I talk to young men who are afraid of being falsely accused. Maybe both parties were falling down drunk at the time in college. Maybe the guy took advantage, or maybe neither party was fully aware of what was happening until it happend. Maybe a former girlfriend gets mad over a break up and accuses the guy of rape. I remind them that Dr. Christine Ford was not drinking at the party she attended, and that she was forced into the room from behind. I ask if they ever forced a girl. They say absolutely not. I believe these guys I personally know.

They tell stories of a friend who was accused by rape of a girl who took her own xanax bars before a party and drank copiously. Nobody drugged her. She then asked the friend to have sex with her. The next day she accused him of rape. Some of the Third Wave Feminists on campus followed his fellow athletes across campus calling them rapists. One of them has a girlfriend to whom he is faithful. The other was raised a feminist. They are not rapists.

And yet people do get raped. If you are not a serial rapist, which is about power by the way, not sex, then don’t rape. Notice that the most prominent accused and convicted men in this Me Too movement have been both serial offenders and powerful men who thought they could get away with it, and did for years. Because their sexual offenses also included an abuse of that power, to which the women in their lives were accustomed and afraid to confront. There are other reasons women have been afraid to come forward, but that is a main one. And then there the men who have been raped. Who could they tell? Even the ones who came forward during Enough Is Enough have been swept under the rug after the first media exposure. They didn’t fit the narrative, except for the teen male reportedly assaulted by Kevin Spacey, another serial offender.

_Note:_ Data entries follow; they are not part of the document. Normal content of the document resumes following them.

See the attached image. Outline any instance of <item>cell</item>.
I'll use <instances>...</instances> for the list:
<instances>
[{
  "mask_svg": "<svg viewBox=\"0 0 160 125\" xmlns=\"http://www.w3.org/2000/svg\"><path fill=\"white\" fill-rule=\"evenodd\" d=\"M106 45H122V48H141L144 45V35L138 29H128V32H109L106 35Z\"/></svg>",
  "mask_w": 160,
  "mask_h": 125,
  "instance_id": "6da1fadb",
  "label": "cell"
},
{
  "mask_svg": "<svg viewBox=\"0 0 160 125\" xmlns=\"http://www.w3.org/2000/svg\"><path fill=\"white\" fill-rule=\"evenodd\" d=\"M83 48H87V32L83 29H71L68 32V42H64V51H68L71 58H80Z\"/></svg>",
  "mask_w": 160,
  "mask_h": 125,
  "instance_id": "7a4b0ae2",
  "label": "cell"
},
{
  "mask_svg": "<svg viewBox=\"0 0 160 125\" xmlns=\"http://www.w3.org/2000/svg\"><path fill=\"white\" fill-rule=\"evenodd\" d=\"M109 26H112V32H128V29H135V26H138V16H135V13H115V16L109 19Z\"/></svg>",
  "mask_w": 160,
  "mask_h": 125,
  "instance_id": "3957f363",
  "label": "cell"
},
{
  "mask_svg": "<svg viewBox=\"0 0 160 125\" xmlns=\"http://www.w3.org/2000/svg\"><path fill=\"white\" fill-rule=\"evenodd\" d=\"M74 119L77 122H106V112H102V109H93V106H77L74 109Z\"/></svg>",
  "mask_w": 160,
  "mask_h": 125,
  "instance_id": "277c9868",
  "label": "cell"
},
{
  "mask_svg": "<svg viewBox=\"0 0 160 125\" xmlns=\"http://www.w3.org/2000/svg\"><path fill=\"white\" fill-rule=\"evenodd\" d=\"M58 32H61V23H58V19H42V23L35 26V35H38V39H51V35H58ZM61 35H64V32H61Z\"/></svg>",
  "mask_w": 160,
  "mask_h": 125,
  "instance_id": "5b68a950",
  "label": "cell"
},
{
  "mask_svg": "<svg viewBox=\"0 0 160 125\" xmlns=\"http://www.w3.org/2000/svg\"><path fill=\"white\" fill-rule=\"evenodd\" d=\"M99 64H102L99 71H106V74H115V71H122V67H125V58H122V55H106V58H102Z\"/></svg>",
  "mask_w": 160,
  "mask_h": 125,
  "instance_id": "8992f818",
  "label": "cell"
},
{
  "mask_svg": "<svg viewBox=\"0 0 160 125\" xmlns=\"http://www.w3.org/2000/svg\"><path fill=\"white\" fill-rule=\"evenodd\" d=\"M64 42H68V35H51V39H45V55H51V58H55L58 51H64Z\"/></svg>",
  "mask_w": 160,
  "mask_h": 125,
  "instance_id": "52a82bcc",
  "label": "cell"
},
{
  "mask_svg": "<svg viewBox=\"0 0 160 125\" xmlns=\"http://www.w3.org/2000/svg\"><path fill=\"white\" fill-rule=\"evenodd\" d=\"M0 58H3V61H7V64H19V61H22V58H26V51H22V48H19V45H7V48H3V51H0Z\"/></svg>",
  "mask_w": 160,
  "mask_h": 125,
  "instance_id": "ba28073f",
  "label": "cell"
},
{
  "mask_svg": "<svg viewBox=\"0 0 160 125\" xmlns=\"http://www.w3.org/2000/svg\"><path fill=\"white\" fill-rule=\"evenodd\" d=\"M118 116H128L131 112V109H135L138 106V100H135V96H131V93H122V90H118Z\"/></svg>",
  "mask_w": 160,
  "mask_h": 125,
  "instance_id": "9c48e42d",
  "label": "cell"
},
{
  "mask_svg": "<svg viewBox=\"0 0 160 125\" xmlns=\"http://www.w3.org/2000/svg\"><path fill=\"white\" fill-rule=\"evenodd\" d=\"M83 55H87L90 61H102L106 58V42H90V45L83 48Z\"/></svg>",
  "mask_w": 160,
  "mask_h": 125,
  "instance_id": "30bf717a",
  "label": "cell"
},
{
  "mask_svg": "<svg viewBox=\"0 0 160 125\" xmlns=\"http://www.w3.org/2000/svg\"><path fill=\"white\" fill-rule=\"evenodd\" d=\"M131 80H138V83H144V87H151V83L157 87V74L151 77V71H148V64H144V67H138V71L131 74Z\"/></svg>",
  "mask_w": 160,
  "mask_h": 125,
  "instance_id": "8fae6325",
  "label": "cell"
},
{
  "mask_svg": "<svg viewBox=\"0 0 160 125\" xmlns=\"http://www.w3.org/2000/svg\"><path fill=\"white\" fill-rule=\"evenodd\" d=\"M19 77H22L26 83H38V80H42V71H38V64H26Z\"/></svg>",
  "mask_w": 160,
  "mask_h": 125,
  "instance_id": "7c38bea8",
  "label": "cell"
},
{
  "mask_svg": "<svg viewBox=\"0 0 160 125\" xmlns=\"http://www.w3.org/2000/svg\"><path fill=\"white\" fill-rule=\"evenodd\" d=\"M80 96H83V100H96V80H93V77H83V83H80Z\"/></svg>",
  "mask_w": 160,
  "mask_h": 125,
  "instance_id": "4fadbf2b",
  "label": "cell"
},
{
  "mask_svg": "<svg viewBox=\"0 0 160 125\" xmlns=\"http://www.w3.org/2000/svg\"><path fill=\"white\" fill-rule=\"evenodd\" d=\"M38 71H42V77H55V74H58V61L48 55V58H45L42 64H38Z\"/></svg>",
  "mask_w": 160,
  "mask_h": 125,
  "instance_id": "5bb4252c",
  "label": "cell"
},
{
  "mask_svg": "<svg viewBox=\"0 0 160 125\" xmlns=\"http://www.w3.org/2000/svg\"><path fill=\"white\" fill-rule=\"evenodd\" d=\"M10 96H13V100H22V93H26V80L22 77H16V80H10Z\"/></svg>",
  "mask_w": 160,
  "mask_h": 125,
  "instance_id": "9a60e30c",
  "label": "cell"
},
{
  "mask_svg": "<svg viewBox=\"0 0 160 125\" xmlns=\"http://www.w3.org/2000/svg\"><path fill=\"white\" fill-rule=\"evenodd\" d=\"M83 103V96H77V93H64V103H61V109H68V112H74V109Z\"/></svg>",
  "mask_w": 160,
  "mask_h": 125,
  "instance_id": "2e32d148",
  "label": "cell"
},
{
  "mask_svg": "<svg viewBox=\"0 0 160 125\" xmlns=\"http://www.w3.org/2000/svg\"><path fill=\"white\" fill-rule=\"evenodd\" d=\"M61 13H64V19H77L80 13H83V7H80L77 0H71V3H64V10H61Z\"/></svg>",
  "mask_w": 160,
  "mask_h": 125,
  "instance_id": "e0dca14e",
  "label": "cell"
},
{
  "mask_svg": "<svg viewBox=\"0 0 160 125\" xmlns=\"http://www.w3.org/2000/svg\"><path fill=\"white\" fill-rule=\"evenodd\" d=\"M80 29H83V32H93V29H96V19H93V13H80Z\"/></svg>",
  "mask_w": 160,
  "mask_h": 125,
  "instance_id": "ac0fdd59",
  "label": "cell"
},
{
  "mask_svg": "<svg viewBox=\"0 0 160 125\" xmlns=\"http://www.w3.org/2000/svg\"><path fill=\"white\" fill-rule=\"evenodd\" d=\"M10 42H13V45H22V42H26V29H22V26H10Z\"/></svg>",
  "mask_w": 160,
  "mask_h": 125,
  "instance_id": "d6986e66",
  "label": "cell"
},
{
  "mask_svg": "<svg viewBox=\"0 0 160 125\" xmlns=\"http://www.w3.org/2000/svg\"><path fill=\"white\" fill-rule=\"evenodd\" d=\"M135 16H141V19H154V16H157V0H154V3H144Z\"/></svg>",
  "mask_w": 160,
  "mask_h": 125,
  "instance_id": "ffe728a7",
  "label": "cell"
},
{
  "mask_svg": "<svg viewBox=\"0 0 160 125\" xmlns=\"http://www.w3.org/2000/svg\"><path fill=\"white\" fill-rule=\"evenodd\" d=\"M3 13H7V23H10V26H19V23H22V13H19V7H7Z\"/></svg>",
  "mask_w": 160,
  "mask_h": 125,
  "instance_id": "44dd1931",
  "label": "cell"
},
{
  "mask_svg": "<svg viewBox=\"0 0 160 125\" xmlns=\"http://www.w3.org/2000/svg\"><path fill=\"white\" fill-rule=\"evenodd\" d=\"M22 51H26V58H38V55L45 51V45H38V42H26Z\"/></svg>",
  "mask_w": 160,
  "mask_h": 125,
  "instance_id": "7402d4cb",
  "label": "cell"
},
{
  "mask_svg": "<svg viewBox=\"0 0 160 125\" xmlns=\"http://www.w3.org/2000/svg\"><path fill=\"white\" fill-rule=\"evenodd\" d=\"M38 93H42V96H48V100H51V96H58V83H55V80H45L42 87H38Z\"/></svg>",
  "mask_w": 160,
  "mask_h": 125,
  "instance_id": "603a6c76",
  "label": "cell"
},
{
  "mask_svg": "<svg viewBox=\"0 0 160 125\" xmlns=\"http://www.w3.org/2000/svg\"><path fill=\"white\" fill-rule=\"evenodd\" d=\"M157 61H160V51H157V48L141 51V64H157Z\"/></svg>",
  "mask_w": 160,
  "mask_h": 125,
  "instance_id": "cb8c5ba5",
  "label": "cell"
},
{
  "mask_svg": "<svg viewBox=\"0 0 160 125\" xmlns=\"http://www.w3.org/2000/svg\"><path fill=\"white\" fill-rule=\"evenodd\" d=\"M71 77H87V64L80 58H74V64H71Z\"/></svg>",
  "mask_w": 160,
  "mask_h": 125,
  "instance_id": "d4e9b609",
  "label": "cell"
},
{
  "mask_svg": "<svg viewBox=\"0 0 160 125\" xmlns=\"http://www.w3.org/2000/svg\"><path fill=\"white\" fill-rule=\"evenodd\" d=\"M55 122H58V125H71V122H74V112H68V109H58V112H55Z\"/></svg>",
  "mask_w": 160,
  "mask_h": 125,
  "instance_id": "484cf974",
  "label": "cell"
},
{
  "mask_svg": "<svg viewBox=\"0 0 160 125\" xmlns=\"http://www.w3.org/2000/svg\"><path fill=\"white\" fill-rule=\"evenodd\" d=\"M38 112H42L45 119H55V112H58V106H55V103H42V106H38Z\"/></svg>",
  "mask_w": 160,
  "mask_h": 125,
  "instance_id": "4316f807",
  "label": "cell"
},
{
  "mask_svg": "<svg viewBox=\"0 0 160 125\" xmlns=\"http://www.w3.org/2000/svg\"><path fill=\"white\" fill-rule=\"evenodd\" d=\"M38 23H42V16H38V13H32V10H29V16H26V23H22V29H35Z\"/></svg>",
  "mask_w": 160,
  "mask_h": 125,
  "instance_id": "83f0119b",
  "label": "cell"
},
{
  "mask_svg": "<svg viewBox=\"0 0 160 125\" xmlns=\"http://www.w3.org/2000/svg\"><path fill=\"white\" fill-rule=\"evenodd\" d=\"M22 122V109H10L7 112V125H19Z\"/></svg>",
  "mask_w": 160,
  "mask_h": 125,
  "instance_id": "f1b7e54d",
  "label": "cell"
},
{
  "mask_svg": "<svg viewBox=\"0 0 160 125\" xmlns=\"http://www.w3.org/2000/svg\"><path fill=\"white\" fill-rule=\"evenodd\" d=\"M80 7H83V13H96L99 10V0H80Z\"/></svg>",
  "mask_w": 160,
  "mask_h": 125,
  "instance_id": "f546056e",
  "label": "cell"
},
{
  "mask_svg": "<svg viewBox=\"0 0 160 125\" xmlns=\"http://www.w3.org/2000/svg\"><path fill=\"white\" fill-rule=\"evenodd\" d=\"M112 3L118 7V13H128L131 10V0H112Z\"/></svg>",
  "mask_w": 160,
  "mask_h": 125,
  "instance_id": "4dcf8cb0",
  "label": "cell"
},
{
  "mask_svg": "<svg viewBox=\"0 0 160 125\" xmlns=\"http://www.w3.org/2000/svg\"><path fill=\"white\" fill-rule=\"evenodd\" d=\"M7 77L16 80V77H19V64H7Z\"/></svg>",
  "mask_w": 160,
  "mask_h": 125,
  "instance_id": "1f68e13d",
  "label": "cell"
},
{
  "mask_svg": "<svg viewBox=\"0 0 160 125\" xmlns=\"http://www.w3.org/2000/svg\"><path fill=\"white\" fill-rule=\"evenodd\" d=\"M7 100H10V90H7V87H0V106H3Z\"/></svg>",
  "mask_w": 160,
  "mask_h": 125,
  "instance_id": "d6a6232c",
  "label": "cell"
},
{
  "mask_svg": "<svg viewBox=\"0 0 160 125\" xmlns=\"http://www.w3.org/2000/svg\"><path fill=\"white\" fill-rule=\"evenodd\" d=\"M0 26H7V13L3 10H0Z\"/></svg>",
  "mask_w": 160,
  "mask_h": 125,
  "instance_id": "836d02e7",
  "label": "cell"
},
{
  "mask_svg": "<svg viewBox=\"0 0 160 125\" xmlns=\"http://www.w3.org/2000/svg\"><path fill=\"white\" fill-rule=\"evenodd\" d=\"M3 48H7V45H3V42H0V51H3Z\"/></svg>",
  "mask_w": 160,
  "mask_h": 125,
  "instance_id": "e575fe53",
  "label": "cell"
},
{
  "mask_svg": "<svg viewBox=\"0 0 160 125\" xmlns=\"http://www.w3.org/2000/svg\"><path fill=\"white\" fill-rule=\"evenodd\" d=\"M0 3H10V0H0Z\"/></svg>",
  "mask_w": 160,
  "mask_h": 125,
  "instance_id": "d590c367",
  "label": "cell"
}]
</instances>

And so we have rapists who get away with it, and men who have committed sexual assault and have suffered no consequences, but instead have risen higher. We have men, mostly ethnic minorities, who are falsely accused and imprisoned. We have young men who have never raped, nor ever would, being followed and screamed at across campus. We have young men who like sex and don’t use it for power or coerce it through use of power. We have young men who are now afraid to date at all, and who may or may not resort to phone Apps for consent (I advise them to).

We also have women and girls raised in a patriarchal society with a Madonna/Whore complex. As a woman, you are either the Virgin Mother or a prostitute. There is very little middle ground. It’s tough enough that many men, raised in the same society, exhibit the Madonna/Whore complex, but women have incorporated this thinking and world view into their own psyches. Do we have sex on the first date? Are we Ho’s if we do? What if we want to have sex on the first date? Will we be hurt if he then considers us sluts? Why isn’t he a slut if he has sex on the first date?

Obviously women and men raised in this society are given many conflicting messages. Men are portrayed as sexual predators, and women as people who have to be seduced to want sex. Men are taught that there are women you marry and women you fuck. What if that paradigm is false?

Maybe, instead of being virgins or whores, we are fully functioning sexual human beings. Maybe we all, including men, have autonomy over our own bodies.

Perhaps if we threw out all the out-dated ideas of who chases who, everyone would be free to pursue. And with that freedom to pursue comes the responsibility to ascertain consent.

Biologically, we are going to pursue sex. We are wired to pursue it in order to perpetuate the species. The fact that is it pleasurable guarantees that perpetuation. Sure, there is a lot more to it than that, but that is the underlying anthropological reason both genders and non-binary people pursue sex. It feels good. It’s supposed to.

The reality of sexuality is that everyone who is not Asexual has a sex drive. Both men and women. We must stop demonizing it in men and judging women as sluts because of it. Sex drives are simply that. The drive itself has no moral compass. It is how we choose to meet those drives that can bring joy and satisfaction, or anger and regret.